Rappel rapide des faits : mi-2020 Ledger fait savoir que dans le cadre d’une campagne bounty, un chercheur en sécurité informatique a détecté la fuite potentielle d’1 million d’adresses mail associées à des données privées.

Rapidement il apparaîtra que c’est un défaut de sécurisation dans le cadre de la politique de sécurité de la plateforme Shopify partenaire commercial de Ledger – qui serait à l’origine de la faille. Cafouillage de communication, les chiffres varient, de relativement anodins les faits prennent progressivement une allure plus inquiétante avec la compromission d’informations de plus en plus personnelles et sensibles, les protagonistes se renvoient la balle… Et pendant ce temps, les premiers SMS menaçants et autres tentatives de phishing commencent à affluer sur les téléphones et dans les boites mail de dizaines de milliers de clients soudainement transformés en victimes par la triste magie d’une défaillance de sécurité informatique.

Semblant faire fi du risque réputationnel, Ledger s’excuse du bout des lèvres, en n’oubliant pas de rappeler que la sécurité informatique est de la responsabilité de chacun. Une posture à la fois parfaitement légitime et dans le même temps complètement déplacée dans ce contexte, alors que de nombreuses victimes de l’épisode se voient déjà contraintes de changer de téléphone, voire de domicile pour ceux ayant eu la « chance » de recevoir des screens de leurs maison capturés sur Google Street view, et assortis de menace très concrètes…

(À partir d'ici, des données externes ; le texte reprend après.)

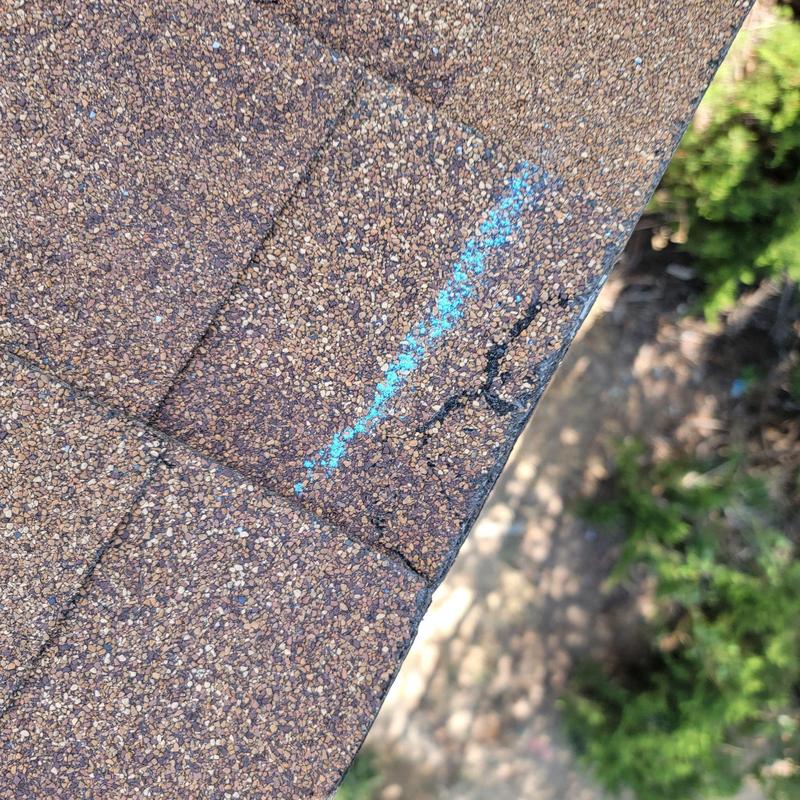 Roof shingles with edge damage and chalk markings Roof shingles with edge damage and chalk markings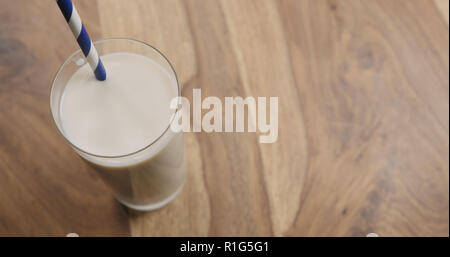 Hafermilch in Glas mit blauem Papier Stroh auf Holz Hintergrund mit Kopie Raum, große Foto Stockfoto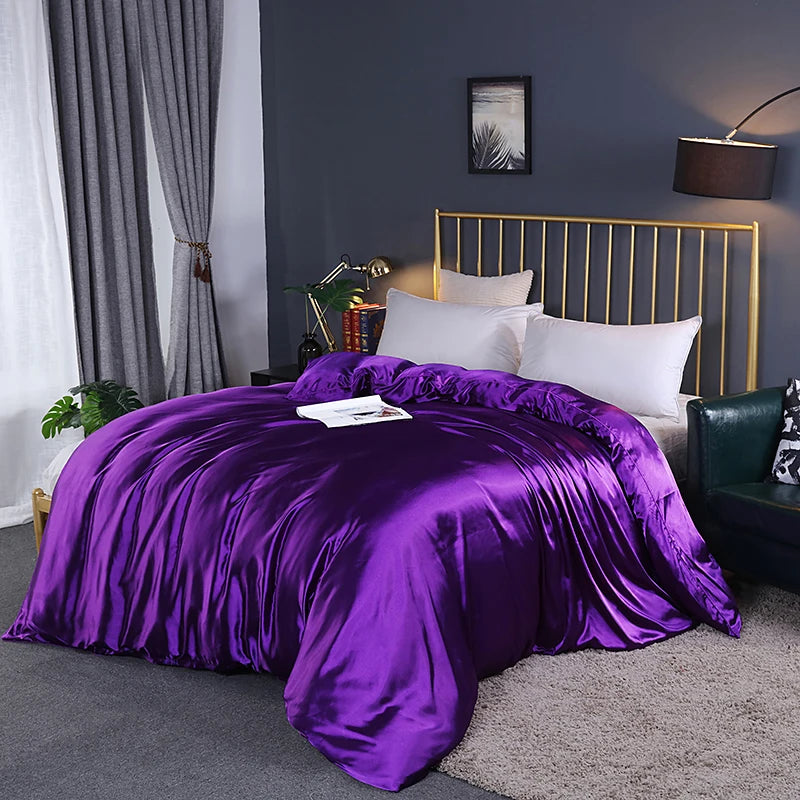 Purple comforter on a bed in a bedroom with a gold headboard and gray walls.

Quand à un remboursement ou une compensation financière, c’est hors de question, la « crypto-licorne » française affirmant qu’elle ne pourrait pas se relever économiquement d’un telle charge financière non-prévue.

Ce qui sera finalement reproché de manière récurrente à Ledger ne sera pas tant le piratage en lui-même (chacun convenant de l’inéluctabilité de la chose dans un environnement numérique de plus en plus complexe), mais plus la posture de l’entreprise née à Vierzon : communication intégralement en anglais, difficulté à reconnaître le moindre tort et sens du timing douteux. En effet, quelques semaines à peine après l’incident Ledger trouvait fort à propos de présenter sa nouvelle machine de guerre en matière de sécurité cryptographique, un cylindre en métal gravé des mots de récupération de wallet, objet globalement assez dispensable proposé au tarif de….100 euros.

Cryptosteel Capsule de Ledger, une réponse "légère "de Ledger tombée peu après son piratage

Si Ledger a donc systématiquement campé sur sa position « circulez, y’a rien à voir » depuis les faits, demeurant apparemment sourd aux solicitations de sa communauté de clients, outre-atlantique certains d’entre-eux semblent bien avoir décidé de ne pas en rester là.

Ledger traîné en justice en Californie

Par une plainte déposée devant le tribunal de district des États-Unis pour le district nord de la Californie, des utilisateurs lésés de la plateforme assignent Ledger et Shopify pour avoir « autorisé par négligence, ignoré par imprudence, puis cherché intentionnellement à dissimuler » la violation de données personnelles. A noter qu’encore une fois, plus que le piratage, c’est la posture initiale et les atermoiements de Ledger qui sont reprochés par les plaignants, l’entreprise étant en l’occurrence soupçonnée de ne pas avoir fait preuve de transparence et de loyauté vis-à-vis de ses clients s’agissant de la nature et de l’envergure du piratage.

De nouveau est mis en avant un préjudice teinté d’une ironie amère : les victimes directes de ce hack se trouvent représenter une partie de la population à qui la discrétion et la protection des données tient tout particulièrement à cœur. Une population dont les éléments d’identifications circulent depuis librement dans de multiples bases de données, dessinant une cible virtuelle, assortie de la mention « propriétaire de cryptomonnaies », sur le front des infortunés ayant le triste privilège d’y apparaître.

C’est sur ces éléments de responsabilité et de préjudice que la justice californienne devra désormais statuer. Quant à Ledger, habitué à communiquer exclusivement dans la langue de Shakespeare, l’occasion et la tribune seront parfaites pour continuer à progresser en la matière.